Using the data below, transcribe exactly everything from the line that contains "Sept14 - Yellow Flower closeup" down to the line that contains "Beautiful shell mandala". Include both of those lines and none of the pictures.

+++ SUPPLIED RECORDS +++

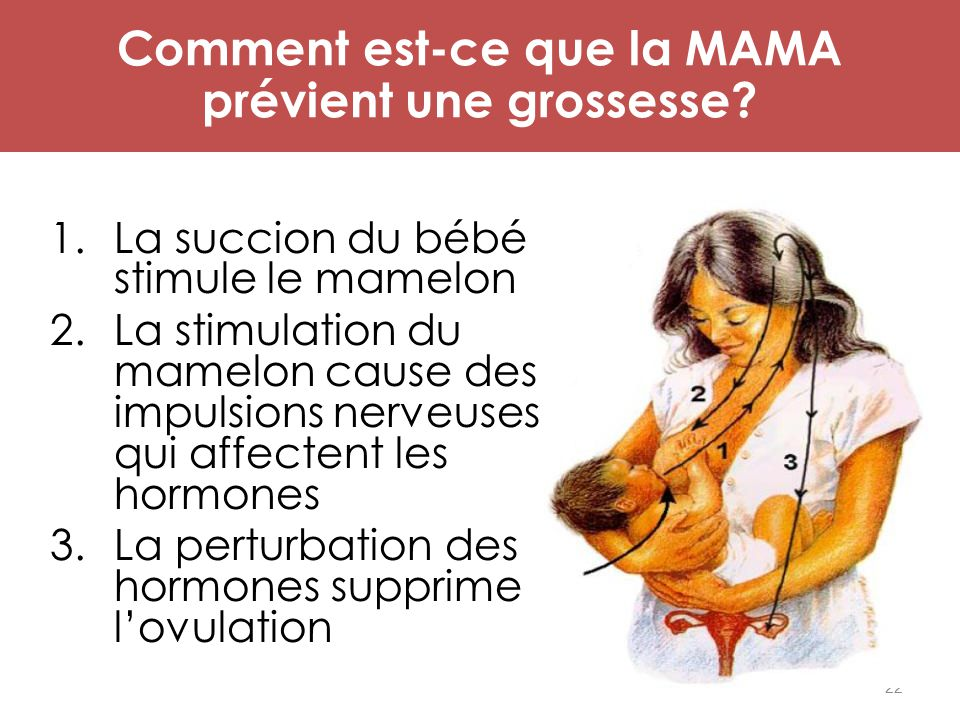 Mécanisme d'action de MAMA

+++
+++ SUPPLIED RECORDS +++

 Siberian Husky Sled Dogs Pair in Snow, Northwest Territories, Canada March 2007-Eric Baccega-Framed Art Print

+++
+++ SUPPLIED RECORDS +++

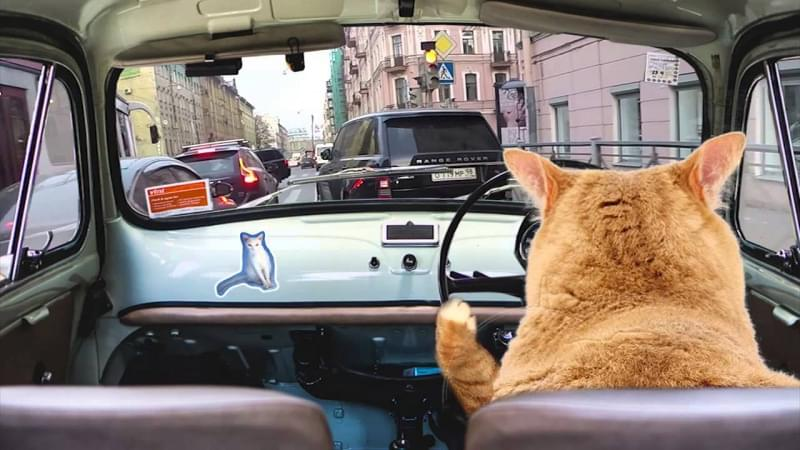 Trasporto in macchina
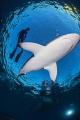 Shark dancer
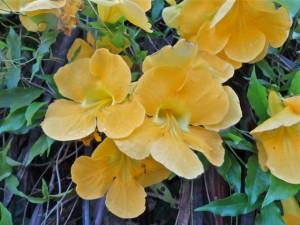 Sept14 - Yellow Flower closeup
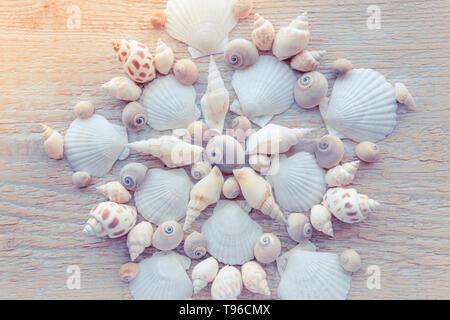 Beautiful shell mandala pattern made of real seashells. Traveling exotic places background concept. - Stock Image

+++

RESULT BELOW:
 Sept14 - Yellow Flower closeup
 Beautiful shell mandala pattern made of real seashells. Traveling exotic places background concept. - Stock Image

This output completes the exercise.